[PASSAGE GIVEN]
************

662 F2d 394 Great Plains Airline Shareholders Association Inc v. Frontier Airlines Inc
662 F.2d 394
1982-1 Trade Cases 64,458
GREAT PLAINS AIRLINE SHAREHOLDERS ASSOCIATION, INC.,
FRONTIER AIRLINES, INC., Defendant-Appellee.
United States Court of Appeals,
Nov. 30, 1981.
White, McElroy, White, Sides & Rector, B. Thomas McElroy, Dallas, Tex., for plaintiff-appellant.
Jack Pew, Jr., Dallas, Tex., Wilbur L. Fugate, Baker & Hostetler, Charles S. Murphy, Washington, D.C., for defendant-appellee.
Appeal from the United States District Court for the Northern District of Texas.
Before AINSWORTH, INGRAHAM and TATE, Circuit Judges.

************

[INFORMATION SHOWN]

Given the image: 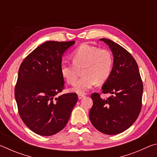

************

[DIRECTIVE 1] Reproduce the Great Plains Airline v. Frontier Airlines case heading, from "White, McElroy, White, Sides" down to "D.C., for defendant-appellee.".
[DIRECTIVE 2] Supply the next part of the Great Plains Airline v. Frontier Airlines court document, starting after its final line.

[EXERCISE RESULT 1]
White, McElroy, White, Sides & Rector, B. Thomas McElroy, Dallas, Tex., for plaintiff-appellant.
Jack Pew, Jr., Dallas, Tex., Wilbur L. Fugate, Baker & Hostetler, Charles S. Murphy, Washington, D.C., for defendant-appellee.

[EXERCISE RESULT 2]
Plaintiff Great Plains Airline Shareholders Association appeals from a grant of summary judgment in favor of the defendant Frontier Airlines on the basis of antitrust immunity provided by section 414 of the Federal Aviation Act, 49 U.S.C. § 1384.1 Plaintiff agrees with the legal standard for determining immunity that was applied by the district court, but disagrees with the court's application of the standard to facts of the case. Because we are unable to say that the district court erred in granting summary judgment, we affirm the decision below.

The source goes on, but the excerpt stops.